* _TEXT PROVIDED_:

- Opening Delimiter -

Things I care about are price to performance ratio. Ease of programming (tools available - need mySQL, php, Perl, Java, C/C++, etc). Cost of maintenance (software and hardware upgrades), etc etc.
Apple's stuff is hard to steal. So, you're gonna have to pay $129 for an OS. You will need a machine to run it on. You can get an iMac for $800. So, for around $1000, you get a list of features longer than your arm. You get a development tools CD that comes with everything you need for serious development. Java 1.3.1 is pre-installed. The gcc compiler is pre-installed. OS X loves perl. Apache 1.3.1 is pre-installed. Tomcat is a simple download. I develop cross-platform applications for x86, Moto, and SPARC. And I'll even agree with you that programming for the "classic" MacOS was pretty painful. I love OS X, because it is the most efficient development platform that I own, and I'm pretty sure I've tried them all. (I must admit, I do love many things about Visual Studio).
As far as upgrades go, on a G3/G4 tower, just pop the hatch and install your RAID. I did a toolless install of a 512GB RAID two weeks ago. It took ten minutes, literally. The most recent machines use DDR ram, Ultra-ATA drives, AGP4x, PCI. What upgrades do you want?? It comes with gigabit ethernet. It comes with a very nice video card, and many of the towers come "dual-head-ready."
Oh, one more thing. The reason that sliced bread is great is because it's convenient. Someone did the annoying cutting for me. The result is a product that contains less waste and saves me time. Speaking of time, I'm so convinced that you don't care, that I'm not going to waste any more.
In terms of development, OS X is a very attractive deal. You don't have to work in C++ unless you want to (which is a good thing, C++ is a shitty language). The OPENSTEP library is one of the most famous in developer history, and it's only gotten better. Developing in Objective-C and the openstep environment is interesting. There is excellent object-archival and object-graph archival (like a more advanced form of java's serialization) that the librarys use to actually story GUI's. They have an elegant visual system for creating GUI's and object networks visually which is quite usefull for getting the View and Controller part of the MVC paradigm done.
Apple has excellent Java support, all the bells and whistles, and a Cocoa-Java bridge. Meaning Objective-C, Java, and Applescript code and interact and use the same object library. Very cool. However, they have not gone to 1.4 just yet. Apple says they'll switch in November/December with the iCal and iSync update (something I am looking forward to).
In terms of maintinence, it's kind of ridiculous. Macs never really need any work. I live in a dusty environment so I blow mine out every now and then. In software, the core system components are kept up-to-date with a nice automated software update package. You can easily use apt-get to get and update new BSD softwate (a project called "fink" at sourceforge).
Apple release security fixes for its core system components (which include OpenSSL and apache) very quickly. The LONGEST that it's ever taken is about three and a half days.
Hardware upgrades are just like a PC. Software upgrades are not really established. Some have been free (10.1). This most recent one cost money ($129 standard/family, $60 student).
In general, Apple has bent over backwards trying to make developers like macs.

- Closing Delimiter -

* _YOUR GOAL_:
Carry on the post about developing on Mac OS X, picking up after its last sentence. The listing that comes next is taken from an unrelated source.

* _GIVEN MATERIAL_:
- Opening Delimiter -

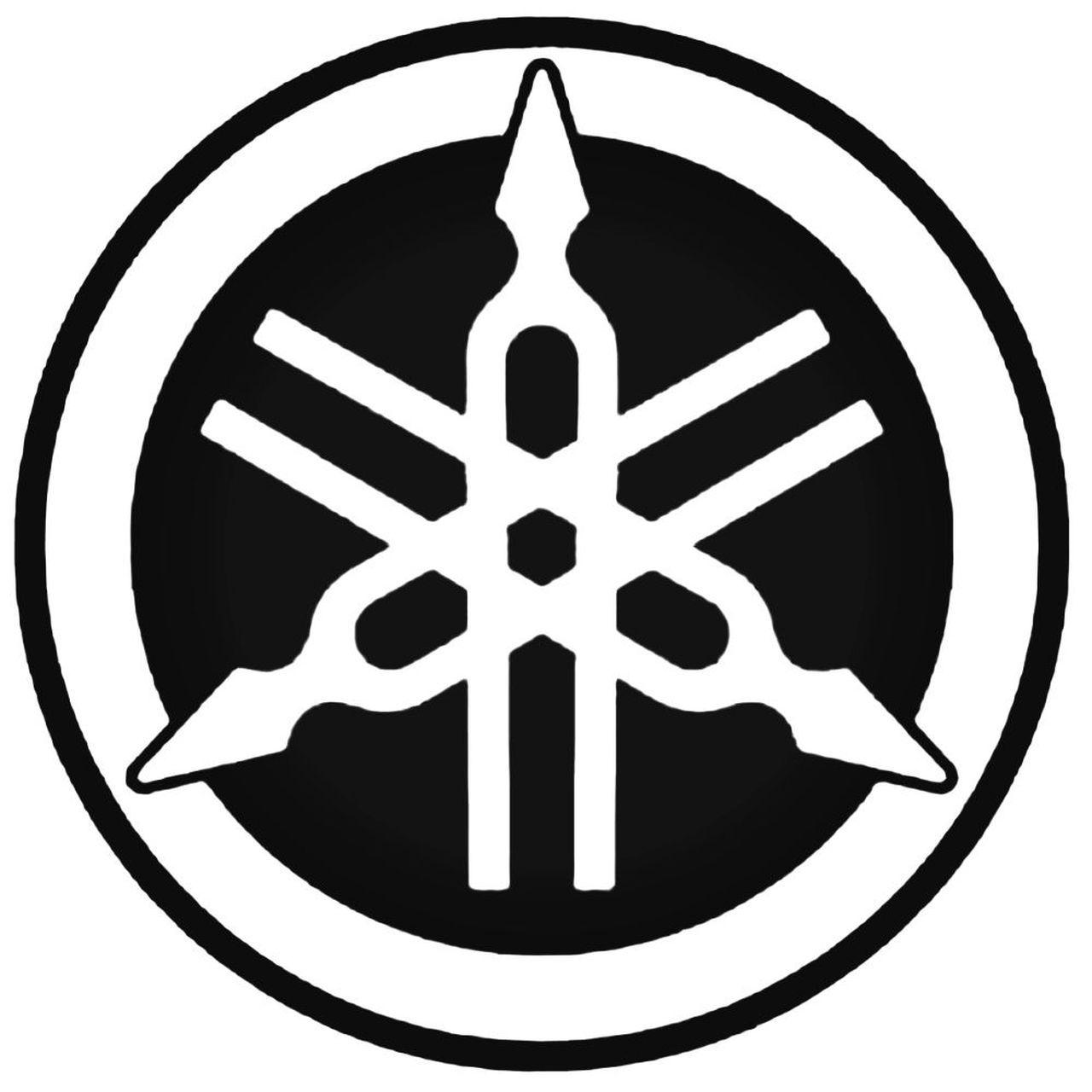 1280x1280 Yamaha Logo Image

- Closing Delimiter -

* _ANSWER_:
Slashdot. It's Not For Common Sense
He's right, the free dev tools and the Cocoa framework are hot shit. The advantage of NSTask over system() and popen() is that its an object and it fits in seamlessly with the rest of the framework. With almost no code you can have it post notifications when there's data available and call other methods. Its just one example of what the framework is all about. It lets you build no-brainer Java like applications that run like normal applications and can actually do usefull stuff. It's got all of the advantages of Java (minus cross-platform, of course) and it compiles into native machine code. And you can work with whatever existing c/c++ libraries you've got. AND THE WHOLE THING COMES WITH THE OS. Not on a separate cd you have to send away for or anything, but right on the retail cd. Any developer with a Mac owes it to himself to check it out.
If you actually used OS X, you'd notice that your dogma borrows heavily from Microsoft and couldn't be further from the truth.
It would be enlightening to others following this thread if you could cite some specific examples of where OS X borrows heavily from Windows. Given that it's essentially BSD on a Mach kernel, it certainly doesn't borrow from the OS level. And since Quartz was based on the NeXT Display Postscript engine and the Finder inherited most of its functionality from previous MacOS UIs, I don't suppose you're referring to elements borrowed from Microsoft's GUI. So what is left? What have they borrowed from Microsoft for OS X?
Shut up and eat your vegetables!!!
If so, you'll like the networking, power and sleep management in OS X. Location management is excellent. You can have arbitrarily many sets of networking environments, and switching between them takes two mouse clicks, no reboot required.
My 500 MHz iBook's wake from sleep time is two seconds, counting from the time I unlatch the lid. I reboot it only after major OS updates - the last one was July 8th. I have never lost work due to a faliure to wake from sleep.
My battery life in the field is about three hours, mostly running emacs and developing code. I can stop in the middle of anything, close the lid, and walk away confident that I won't lose work. The machine will sleep for about two weeks on a full charge (I lose ~7% battery power per 24 hours).
You can even safely run the battery completely dead - OS X's last gasp is to write the complete state of the machine to the hard drive, and when you find an outlet, plug in and reboot, you come back to exactly where you left off. My kids do this with full-screen games.
To a Lisp hacker, XML is S-expressions in drag.
While it's not a long term solution, nor do I suggest that it is to be expected from the average user, there IS one way that those of you comfortable with the CLI can often "resolve" the spinning wheel of death. Usually, this "wheel of death" only affects the finder itself. Sometimes other apps will be slowed as well, but 9/10 times they'll respond eventually. With that in mind, the below solution often gets me out of jam with this issue.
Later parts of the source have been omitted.